Extracted page text data:
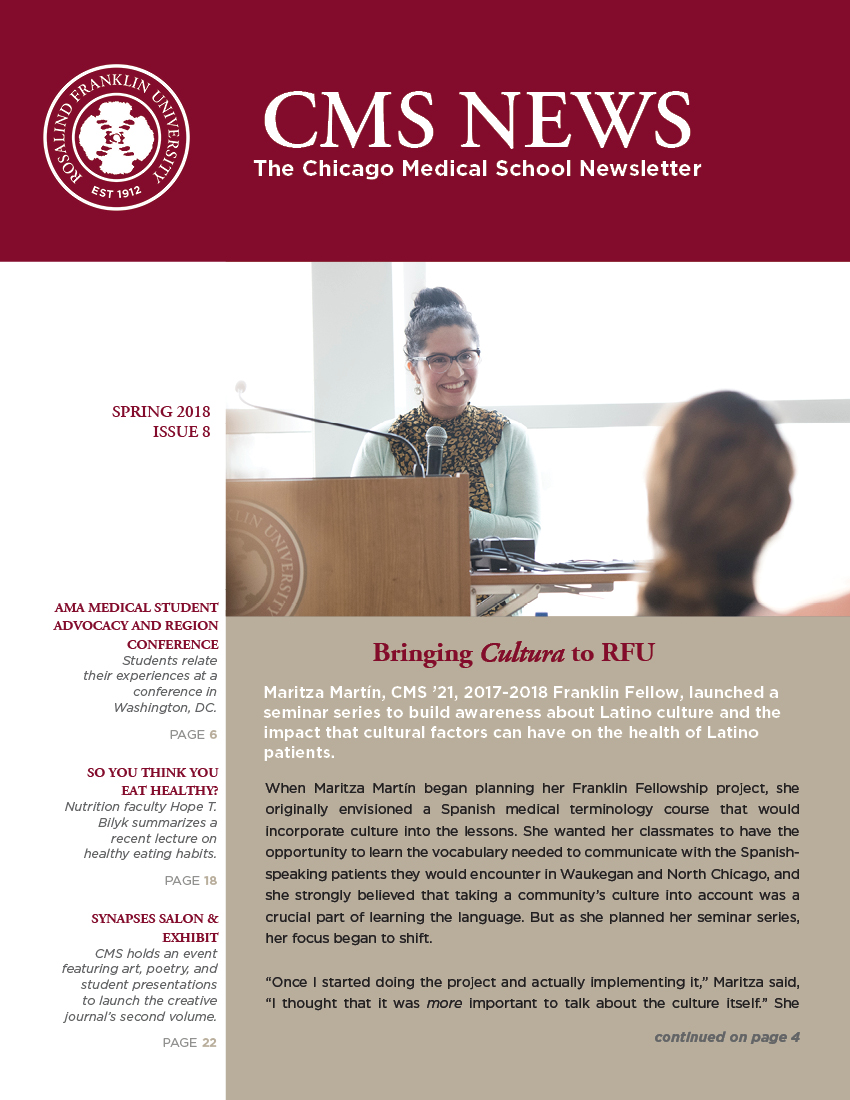 ROSALIND FRANKLIN UNIVERSITY
EST 1912

CMS NEWS
The Chicago Medical School Newsletter

SPRING 2018
ISSUE 8

AMA MEDICAL STUDENT ADVOCACY AND REGION CONFERENCE
Students relate their experiences at a conference in Washington, DC.

PAGE 6

SO YOU THINK YOU EAT HEALTHY?
Nutrition faculty Hope T. Bilyk summarizes a recent lecture on healthy eating habits.

PAGE 18

SYNAPSES SALON & EXHIBIT
CMS holds an event featuring art, poetry, and student presentations to launch the creative journal's second volume.

PAGE 22

Bringing Cultura to RFU

Maritza Martín, CMS '21, 2017-2018 Franklin Fellow, launched a seminar series to build awareness about Latino culture and the impact that cultural factors can have on the health of Latino patients.

When Maritza Martín began planning her Franklin Fellowship project, she originally envisioned a Spanish medical terminology course that would incorporate culture into the lessons. She wanted her classmates to have the opportunity to learn the vocabulary needed to communicate with the Spanish-speaking patients they would encounter in Waukegan and North Chicago, and she strongly believed that taking a community's culture into account was a crucial part of learning the language. But as she planned her seminar series, her focus began to shift.

"Once I started doing the project and actually implementing it," Maritza said, "I thought that it was more important to talk about the culture itself." She

continued on page 4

The task:
Considering only the data above, return the lines in which "that" occurs.

Answer:
Maritza Martín, CMS '21, 2017-2018 Franklin Fellow, launched a seminar series to build awareness about Latino culture and the impact that cultural factors can have on the health of Latino patients.
When Maritza Martín began planning her Franklin Fellowship project, she originally envisioned a Spanish medical terminology course that would incorporate culture into the lessons. She wanted her classmates to have the opportunity to learn the vocabulary needed to communicate with the Spanish-speaking patients they would encounter in Waukegan and North Chicago, and she strongly believed that taking a community's culture into account was a crucial part of learning the language. But as she planned her seminar series, her focus began to shift.
"Once I started doing the project and actually implementing it," Maritza said, "I thought that it was more important to talk about the culture itself." She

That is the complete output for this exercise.